Walgreens will pay over $2.85 million to settle allegations that it overbilled Medicaid programs in Georgia and Massachusetts. This settlement with the U.S. Department of Justice comes as the pharmacy giant is grappling with various financial challenges. The allegations, which cover a period from 2008 to 2023, involve claims that Walgreens submitted inflated prices for generic medications, resulting in undue payments from state Medicaid programs.
End of an Era
Just three weeks after its acquisition by Sycamore Partners, Walgreens Boots Alliance is preparing to leave the stock market, a platform it has graced for nearly a century. The acquisition, valued at $10 billion, signifies the conclusion of Walgreens' long-standing public trading history.
Over the past decade, Walgreens has seen its market value tumble from an impressive near $100 billion to just over $9 billion. This decline can be attributed to the shrinking margins on drug prices and stiff competition from retail giants such as Amazon and Walmart. Additionally, Walgreens recently settled with Everly Health Solutions for $595 million over a contract dispute concerning COVID-19 testing services.
Recent Struggles
Walgreens' history dates back to 1901 when Charles R. Walgreen Sr. founded the first store. By 1926, the company had expanded to 100 stores and went public in 1927. Through the 20th century, Walgreens continued to innovate, introducing self-service stores in the 1950s and launching an online pharmacy in 1999. The 2014 merger with Alliance Boots marked the creation of Walgreens Boots Alliance, establishing a global presence in health and beauty.

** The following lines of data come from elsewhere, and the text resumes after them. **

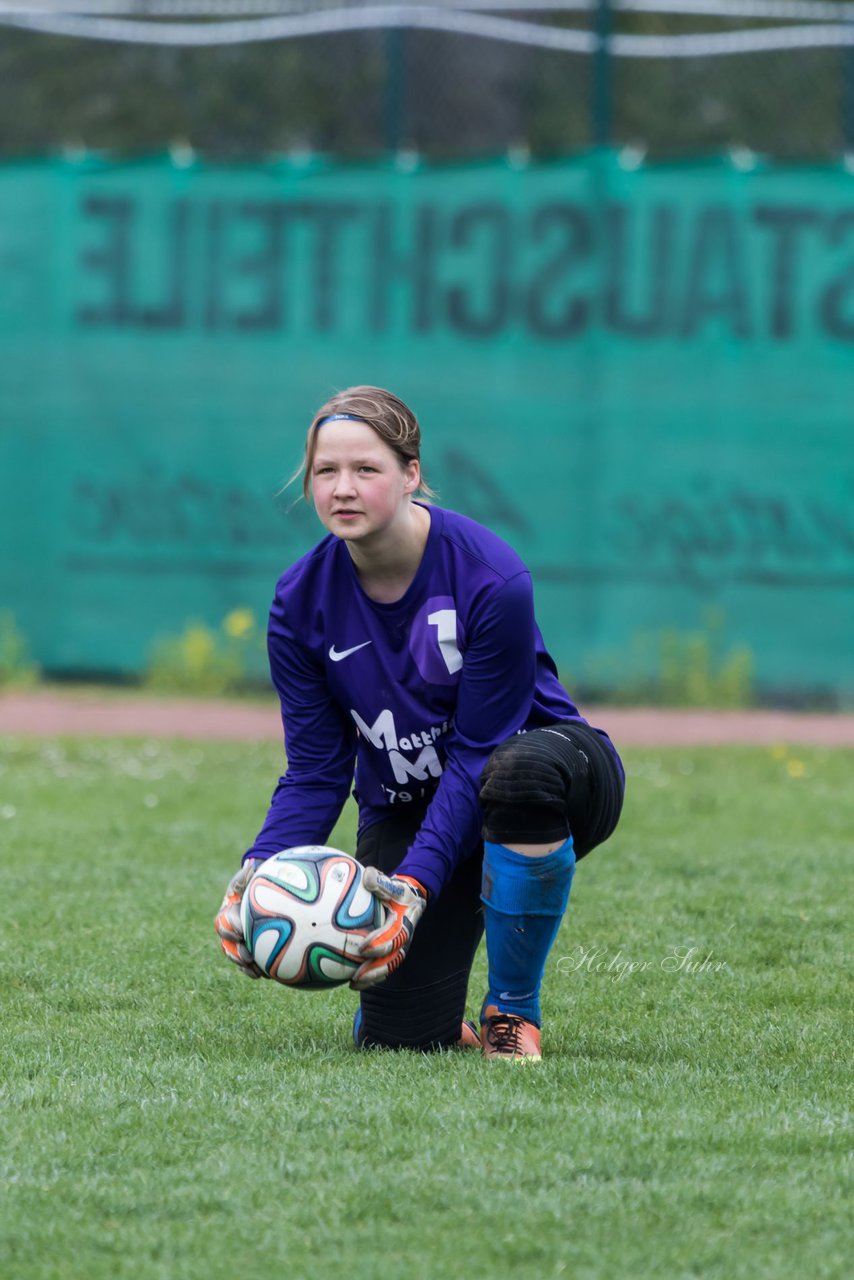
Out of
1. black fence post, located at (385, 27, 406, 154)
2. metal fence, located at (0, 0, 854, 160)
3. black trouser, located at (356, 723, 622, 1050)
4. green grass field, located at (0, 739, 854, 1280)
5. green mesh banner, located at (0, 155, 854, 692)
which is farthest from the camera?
metal fence, located at (0, 0, 854, 160)

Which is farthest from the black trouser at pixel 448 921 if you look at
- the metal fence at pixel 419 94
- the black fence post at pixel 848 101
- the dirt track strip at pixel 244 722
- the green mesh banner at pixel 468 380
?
the metal fence at pixel 419 94

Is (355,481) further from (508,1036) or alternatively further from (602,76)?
(602,76)

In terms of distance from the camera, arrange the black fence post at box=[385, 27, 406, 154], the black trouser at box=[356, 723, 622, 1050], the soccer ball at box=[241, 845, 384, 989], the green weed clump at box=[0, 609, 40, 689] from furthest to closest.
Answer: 1. the black fence post at box=[385, 27, 406, 154]
2. the green weed clump at box=[0, 609, 40, 689]
3. the black trouser at box=[356, 723, 622, 1050]
4. the soccer ball at box=[241, 845, 384, 989]

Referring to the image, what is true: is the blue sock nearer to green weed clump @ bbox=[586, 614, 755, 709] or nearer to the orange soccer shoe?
the orange soccer shoe

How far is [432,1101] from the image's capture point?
3.60 meters

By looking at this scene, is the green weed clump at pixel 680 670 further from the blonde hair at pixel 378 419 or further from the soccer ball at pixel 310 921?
the soccer ball at pixel 310 921

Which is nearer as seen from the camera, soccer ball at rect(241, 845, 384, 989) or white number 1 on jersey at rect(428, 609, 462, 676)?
soccer ball at rect(241, 845, 384, 989)

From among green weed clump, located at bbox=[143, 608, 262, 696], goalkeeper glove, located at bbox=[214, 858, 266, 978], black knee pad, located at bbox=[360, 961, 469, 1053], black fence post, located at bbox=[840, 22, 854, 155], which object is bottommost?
green weed clump, located at bbox=[143, 608, 262, 696]

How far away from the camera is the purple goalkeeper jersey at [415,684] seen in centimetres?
396

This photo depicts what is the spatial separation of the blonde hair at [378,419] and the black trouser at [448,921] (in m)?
0.66

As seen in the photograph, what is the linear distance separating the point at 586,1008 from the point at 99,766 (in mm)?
4177

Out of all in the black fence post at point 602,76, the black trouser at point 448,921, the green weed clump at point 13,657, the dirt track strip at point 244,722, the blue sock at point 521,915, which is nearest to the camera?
the blue sock at point 521,915

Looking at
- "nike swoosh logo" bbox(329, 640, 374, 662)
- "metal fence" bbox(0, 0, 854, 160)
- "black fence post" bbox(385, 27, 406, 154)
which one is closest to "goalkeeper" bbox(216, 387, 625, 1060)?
"nike swoosh logo" bbox(329, 640, 374, 662)

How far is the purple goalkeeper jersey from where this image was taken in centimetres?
396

The recent years have not been kind to Walgreens, with the company facing a myriad of challenges. It scrapped a proposed acquisition of Rite Aid in 2017 and was removed from the Dow Jones Industrial Average in 2024, with Amazon taking its place. In response to financial pressures, Walgreens has initiated cost-cutting measures, including the closure of 1,200 stores over the next three years and a reduction of its dividend payout by half to preserve cash.
As Sycamore Partners takes the helm, Walgreens aims to address its financial difficulties out of the public spotlight. This transition marks a pivotal moment for the company, which now must focus on reinventing itself.